Justru gelar Syaikh lah yang dikenakan pada ulama Betawi, walaupun 
memang adanya di Makkah, sebagaimana dipaparkan oleh Ridwan Saidi:
   “Jika seluruh bangsa Indonesia yang tinggal merantau di 
Jakarta di zaman penjajahan itu berkejar mencari kemegahan di sisi 
bangsa Belanda yang menjajah, mengembara ke negari Belanda, namun si 
anak Betawi berduyun-duyun pergi ke Mekah. Bukan berduyun ke negeri  
Belanda. Sampai di Mekah mereka bukan semata-mata jadi babu atau khadam  yang duduk di tingkat bawah, melainkan  –sekurang-kurangnya—menjadi orang menengah (middenstand) yang
 berpengaruh. Saya teringat ketika perjanjian penyerahan Raja Ali anak 
Raja Husin, raja negeri Mekah yang diserang oleh Raja Ibnu Saud tahun 
1925, ketika kota Jeddah sudah dikepung lama sekali, akhirnya Raja Ali 
mengaku kalah dan diadakan delegasi pendamai kedua belah pihak.

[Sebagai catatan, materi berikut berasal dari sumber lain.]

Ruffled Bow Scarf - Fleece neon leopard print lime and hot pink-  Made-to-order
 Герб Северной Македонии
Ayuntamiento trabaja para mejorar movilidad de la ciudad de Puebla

Setengah
 dari syarat-syarat yang dikemukakan oleh Raja Ali ialah supaya beberapa
 orang besar dan ternama yang jadi hidup bertalian erat dengan Baginda 
(Raja Ali, pen) dibebasakan. Di antaranya ialah beberapa nama yang di 
ujung nama itu disebut “:Betawi”: Syaikh Abdullah Betawi, Syaikh Ahmad 
Betawi, Syaikh Sa’id Betawi. Keturunan keluarga Betawi itu masih ada 
sampai sekarang (1994, pen)  dalam perlindungan Kerajaan Saudi Arabi, 
baik di Mekah maupun Jeddah.[8]   
 Dari sini bisa difahami bahwa sebutan Kiyai untuk ulama sebenarnya di 
kalangan kaum Betawi kurang membudaya. Hanya saja dalam perkembangannya 
sebutan Kiyai itu memasyarakat pula sejak pemerintahan Soeharto yang 
sejak awal tampak menonjolkan budaya Jawa terutama yang berbau Kejawen, 
hingga nama ruangan-ruangan di gedung DPR/MPR pun diganti dengan nama 
dari bahasa Jawa Kuno atau bahkan Sansekerta dari India atau Hindu. 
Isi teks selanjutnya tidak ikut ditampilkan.